■ 选文 ■

········

这道题看了一会发现其实使用BFS会非常简单:
/**
* Definition for a binary tree node.
* struct TreeNode {
* int val;
* TreeNode *left;
* TreeNode *right;
* TreeNode() : val(0), left(nullptr), right(nullptr) {}
* TreeNode(int x) : val(x), left(nullptr), right(nullptr) {}
* TreeNode(int x, TreeNode *left, TreeNode *right) : val(x), left(left), right(right) {}
* };
*/
class Solution {
public:
vector<int> rightSideView(TreeNode* root) {
vector<int> res;
if(!root) return res;
queue<TreeNode *> queue;
queue.push(root);
while(!queue.empty())
{
int size = queue.size();
for(int i = 0;i < size;i++)
{
TreeNode * curr = queue.front();
queue.pop();
if(i == size - 1)
res.push_back(curr->val);
if(curr->left) queue.push(curr->left);
if(curr->right) queue.push(curr->right);
}
}
return res;
}
};
上面的程序存在一个可以优化的地方,每次向res中添加元素时不用在for循环判断,因为queue中我们知道在最后那个元素。优化后的代码如下:
/**
* Definition for a binary tree node.
* struct TreeNode {
* int val;
* TreeNode *left;
* TreeNode *right;
* TreeNode() : val(0), left(nullptr), right(nullptr) {}
* TreeNode(int x) : val(x), left(nullptr), right(nullptr) {}
* TreeNode(int x, TreeNode *left, TreeNode *right) : val(x), left(left), right(right) {}
* };
*/
class Solution {
public:
vector<int> rightSideView(TreeNode* root) {
vector<int> res;
if(!root) return res;
queue<TreeNode *> queue;
queue.push(root);
while(!queue.empty())
{
res.push_back(queue.back()->val);
int size = queue.size();
for(int i = 0;i < size;i++)
{
TreeNode * curr = queue.front();
queue.pop();
if(curr->left) queue.push(curr->left);
if(curr->right) queue.push(curr->right);
}
}
return res;
}
};

········

■ 任务要求 1 ■
把选文中的“这道题看了一会发现其实使用BFS会非常简单:”这句话译成英语。
■ 任务要求 2 ■
从下面的记录中筛选出含有字符串"centimetres"的每一行，并照原样抄出，字母大小写须完全一致。

空间问题记录
········

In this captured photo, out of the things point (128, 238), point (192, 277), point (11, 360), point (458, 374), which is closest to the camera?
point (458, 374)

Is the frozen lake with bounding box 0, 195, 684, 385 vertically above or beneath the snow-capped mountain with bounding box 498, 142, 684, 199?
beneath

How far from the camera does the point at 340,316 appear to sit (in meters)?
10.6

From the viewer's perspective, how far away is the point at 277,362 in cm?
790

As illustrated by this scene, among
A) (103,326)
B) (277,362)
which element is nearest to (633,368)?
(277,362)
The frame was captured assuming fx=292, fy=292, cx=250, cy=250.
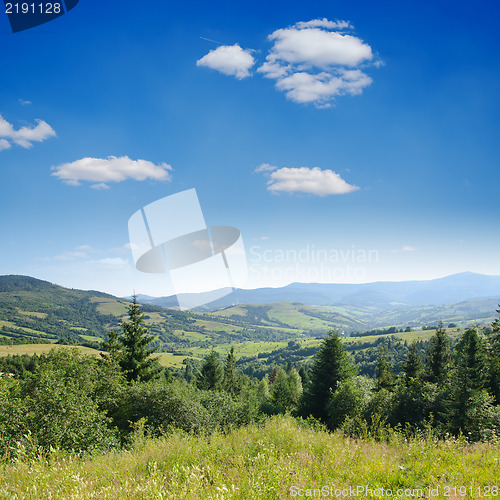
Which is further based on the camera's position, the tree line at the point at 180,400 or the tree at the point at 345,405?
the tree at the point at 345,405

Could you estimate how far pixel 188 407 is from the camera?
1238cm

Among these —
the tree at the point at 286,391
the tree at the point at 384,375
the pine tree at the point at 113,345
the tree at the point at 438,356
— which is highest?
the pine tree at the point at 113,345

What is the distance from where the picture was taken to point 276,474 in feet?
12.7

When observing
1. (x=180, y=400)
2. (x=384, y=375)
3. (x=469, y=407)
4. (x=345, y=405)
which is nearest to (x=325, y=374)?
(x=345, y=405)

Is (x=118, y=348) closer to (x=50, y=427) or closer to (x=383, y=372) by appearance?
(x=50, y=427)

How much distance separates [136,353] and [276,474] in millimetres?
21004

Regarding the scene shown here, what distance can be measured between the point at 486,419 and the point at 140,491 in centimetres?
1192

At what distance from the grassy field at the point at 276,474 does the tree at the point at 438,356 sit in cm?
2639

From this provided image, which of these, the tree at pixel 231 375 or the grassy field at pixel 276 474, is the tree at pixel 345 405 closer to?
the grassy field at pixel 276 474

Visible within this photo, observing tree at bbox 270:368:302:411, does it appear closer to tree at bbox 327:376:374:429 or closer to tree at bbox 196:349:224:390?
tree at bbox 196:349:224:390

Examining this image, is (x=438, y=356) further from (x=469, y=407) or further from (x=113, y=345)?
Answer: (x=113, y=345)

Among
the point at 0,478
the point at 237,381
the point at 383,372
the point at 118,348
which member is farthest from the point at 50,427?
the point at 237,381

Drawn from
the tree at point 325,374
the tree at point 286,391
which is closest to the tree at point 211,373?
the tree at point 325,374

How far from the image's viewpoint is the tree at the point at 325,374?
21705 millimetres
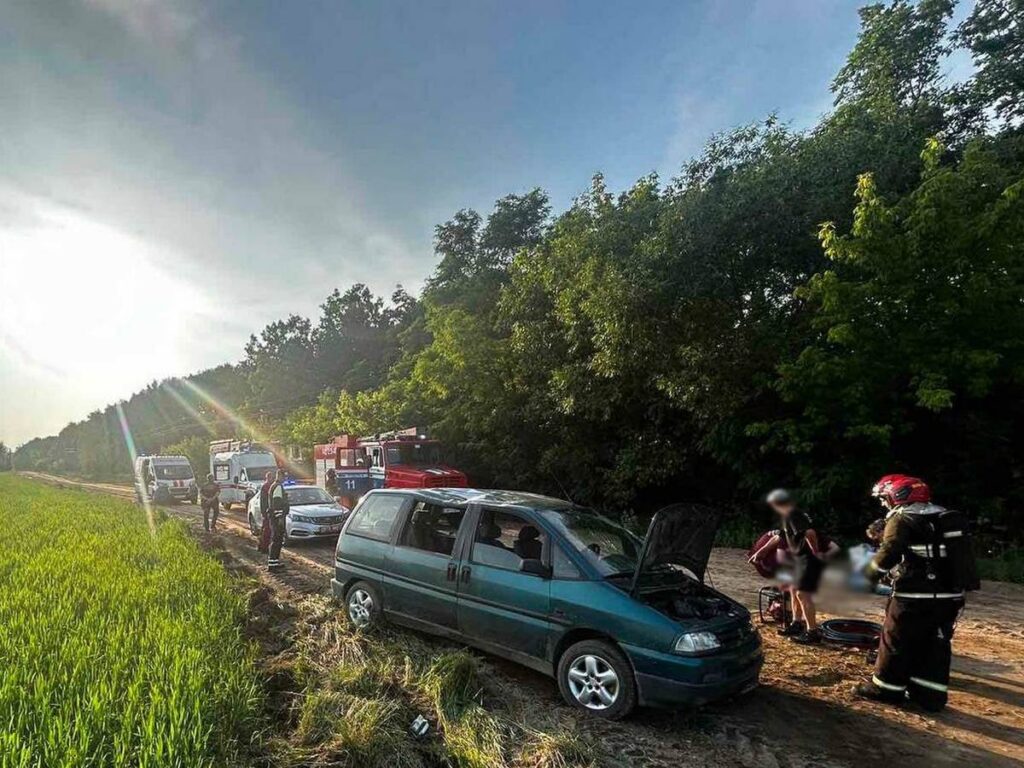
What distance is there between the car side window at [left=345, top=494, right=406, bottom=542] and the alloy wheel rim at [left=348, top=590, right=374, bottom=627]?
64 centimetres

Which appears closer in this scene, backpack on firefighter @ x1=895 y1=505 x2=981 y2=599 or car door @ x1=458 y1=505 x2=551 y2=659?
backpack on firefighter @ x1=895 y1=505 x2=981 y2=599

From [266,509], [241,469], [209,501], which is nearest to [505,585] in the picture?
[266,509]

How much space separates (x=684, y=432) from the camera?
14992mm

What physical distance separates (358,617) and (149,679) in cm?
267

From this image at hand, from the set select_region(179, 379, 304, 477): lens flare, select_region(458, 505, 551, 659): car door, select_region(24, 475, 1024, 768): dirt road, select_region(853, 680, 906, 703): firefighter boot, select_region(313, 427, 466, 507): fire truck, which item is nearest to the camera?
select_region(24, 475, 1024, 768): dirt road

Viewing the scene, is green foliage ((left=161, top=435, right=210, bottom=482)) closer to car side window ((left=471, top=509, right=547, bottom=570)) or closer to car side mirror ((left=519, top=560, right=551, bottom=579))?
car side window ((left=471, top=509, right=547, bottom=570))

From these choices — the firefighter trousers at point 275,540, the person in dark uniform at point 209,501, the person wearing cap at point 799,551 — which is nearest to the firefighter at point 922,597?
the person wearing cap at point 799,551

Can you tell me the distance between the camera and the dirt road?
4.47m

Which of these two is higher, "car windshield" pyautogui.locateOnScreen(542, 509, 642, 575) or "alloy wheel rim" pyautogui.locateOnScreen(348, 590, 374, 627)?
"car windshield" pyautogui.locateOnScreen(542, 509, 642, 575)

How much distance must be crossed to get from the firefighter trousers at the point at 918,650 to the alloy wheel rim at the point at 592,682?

········

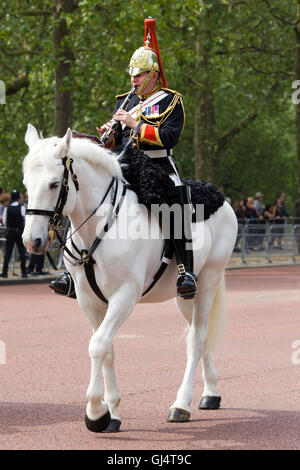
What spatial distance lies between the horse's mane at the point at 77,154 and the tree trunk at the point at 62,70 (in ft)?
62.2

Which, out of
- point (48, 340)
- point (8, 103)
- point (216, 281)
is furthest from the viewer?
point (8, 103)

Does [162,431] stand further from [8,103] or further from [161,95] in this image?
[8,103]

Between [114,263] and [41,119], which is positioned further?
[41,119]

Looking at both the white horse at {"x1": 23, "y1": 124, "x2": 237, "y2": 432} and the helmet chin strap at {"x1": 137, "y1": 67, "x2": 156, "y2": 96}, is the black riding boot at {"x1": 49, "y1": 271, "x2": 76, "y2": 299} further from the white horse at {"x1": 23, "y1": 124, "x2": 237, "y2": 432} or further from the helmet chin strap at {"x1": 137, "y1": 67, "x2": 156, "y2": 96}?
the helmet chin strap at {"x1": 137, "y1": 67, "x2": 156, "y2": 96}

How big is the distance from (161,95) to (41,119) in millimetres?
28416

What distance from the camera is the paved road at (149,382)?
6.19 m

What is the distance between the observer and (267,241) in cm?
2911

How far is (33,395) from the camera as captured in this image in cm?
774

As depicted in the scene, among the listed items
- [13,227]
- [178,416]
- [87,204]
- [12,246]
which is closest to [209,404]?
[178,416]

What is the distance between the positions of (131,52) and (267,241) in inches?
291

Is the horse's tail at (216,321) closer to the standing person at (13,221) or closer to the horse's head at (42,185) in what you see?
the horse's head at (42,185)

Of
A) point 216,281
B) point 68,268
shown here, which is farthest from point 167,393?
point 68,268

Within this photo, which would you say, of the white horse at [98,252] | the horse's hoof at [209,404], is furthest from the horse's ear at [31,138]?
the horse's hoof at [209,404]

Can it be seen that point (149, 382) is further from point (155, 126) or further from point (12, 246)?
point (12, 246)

········

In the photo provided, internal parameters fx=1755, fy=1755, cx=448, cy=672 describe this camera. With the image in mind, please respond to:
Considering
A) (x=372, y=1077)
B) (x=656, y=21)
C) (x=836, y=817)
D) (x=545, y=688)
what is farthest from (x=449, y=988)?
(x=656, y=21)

········

■ 书面作答 1 ■
After looking at this problem for a while, I found that using BFS actually makes it very simple:

■ 书面作答 2 ■
Regarding the scene shown here, what distance can be measured between the point at 486,419 and the point at 140,491 in centimetres?
64 centimetres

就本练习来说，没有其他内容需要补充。